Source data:

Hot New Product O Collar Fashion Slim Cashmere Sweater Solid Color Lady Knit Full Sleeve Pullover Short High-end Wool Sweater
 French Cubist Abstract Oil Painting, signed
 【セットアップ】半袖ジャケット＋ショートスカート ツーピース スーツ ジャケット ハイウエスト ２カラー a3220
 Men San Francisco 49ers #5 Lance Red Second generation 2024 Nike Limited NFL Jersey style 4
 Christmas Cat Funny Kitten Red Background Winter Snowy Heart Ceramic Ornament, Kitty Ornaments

- **To-do item**
Copy all five records above word for word, without altering any character.

- **Exercise response**
Hot New Product O Collar Fashion Slim Cashmere Sweater Solid Color Lady Knit Full Sleeve Pullover Short High-end Wool Sweater
 French Cubist Abstract Oil Painting, signed
 【セットアップ】半袖ジャケット＋ショートスカート ツーピース スーツ ジャケット ハイウエスト ２カラー a3220
 Men San Francisco 49ers #5 Lance Red Second generation 2024 Nike Limited NFL Jersey style 4
 Christmas Cat Funny Kitten Red Background Winter Snowy Heart Ceramic Ornament, Kitty Ornaments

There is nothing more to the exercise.